▸ **Alıştırma metni**

Kararın davalı erkek tarafından istinaf edilmesi üzerine Bölge Adliye Mahkemesince başvurunun esastan reddine ve kararın düzeltilmesine karar verilmiştir.

Bölge Adliye Mahkemesi kararı davalı erkek tarafından temyiz edilmekle; kesinlik, süre, temyiz şartı ve diğer usul eksiklikleri yönünden yapılan ön inceleme sonucunda, temyiz dilekçesinin kabulüne karar verildikten ve Tetkik Hâkimi tarafından hazırlanan rapor dinlendikten sonra dosyadaki belgeler incelenip gereği düşünüldü:

I. DAVA

Davacı vekili dava dilekçesinde özetle; davalı erkeğin annesinin evliliğe müdahil olduğunu, davalının ortak çocukla ilgilenmediğini, sorumluluklarını yerine getirmediğini, sadakatsiz davranışlarının bulunduğunu iddia ederek 4721 sayılı Türk Medeni Kanunu'nun (4721 sayılı Kanun) 166 ncı maddesi uyarınca tarafların boşanmalarına, 750,00 TL tedbir nafakasının davalıdan alınarak davacıya verilmesi, kararın kesinleşmesi halinde nafakasının yoksulluk nafakası olarak devamına, 50.000,00 TL maddî tazminat ile 50.000,00 TL manevî tazminatın davalıdan alınarak davacıya verilmesine karar verilmesini talep etmiştir.

▸ **Ham veriler**
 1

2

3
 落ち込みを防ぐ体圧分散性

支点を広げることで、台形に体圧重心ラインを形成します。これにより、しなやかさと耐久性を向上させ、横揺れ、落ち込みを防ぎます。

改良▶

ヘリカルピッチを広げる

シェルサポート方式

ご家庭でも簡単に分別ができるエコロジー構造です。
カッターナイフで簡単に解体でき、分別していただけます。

---

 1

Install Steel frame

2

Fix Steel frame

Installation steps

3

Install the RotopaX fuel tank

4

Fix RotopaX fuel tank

▸ **Yapılacak alıştırmalar**
a - Aşağıdaki ifadelerin alıştırma metniyle uyuşup uyuşmadığını lütfen belirtin. Her biri için evet ya da hayır deyin ve hükmü belirleyen sözcükleri metinden aynen alıntılayın.
(i) Bölge Adliye Mahkemesi başvuruyu esastan reddetmiştir.
(ii) Davacı vekili 100.000,00 TL maddî tazminat istemiştir.
(iii) Temyiz dilekçesi ön inceleme sonucunda reddedilmiştir.
b - Alıştırma metninde "Davacı vekili dava" ile "verilmesini talep etmiştir." arasındaki bölümü, bu iki ifade de dahil, aynen aktarın.

▸ **Numaralı cevaplar**
a -
(i) Evet: "başvurunun esastan reddine"
(ii) Hayır: "50.000,00 TL maddî tazminat"
(iii) Hayır: "temyiz dilekçesinin kabulüne karar verildikten"

b -
Davacı vekili dava dilekçesinde özetle; davalı erkeğin annesinin evliliğe müdahil olduğunu, davalının ortak çocukla ilgilenmediğini, sorumluluklarını yerine getirmediğini, sadakatsiz davranışlarının bulunduğunu iddia ederek 4721 sayılı Türk Medeni Kanunu'nun (4721 sayılı Kanun) 166 ncı maddesi uyarınca tarafların boşanmalarına, 750,00 TL tedbir nafakasının davalıdan alınarak davacıya verilmesi, kararın kesinleşmesi halinde nafakasının yoksulluk nafakası olarak devamına, 50.000,00 TL maddî tazminat ile 50.000,00 TL manevî tazminatın davalıdan alınarak davacıya verilmesine karar verilmesini talep etmiştir.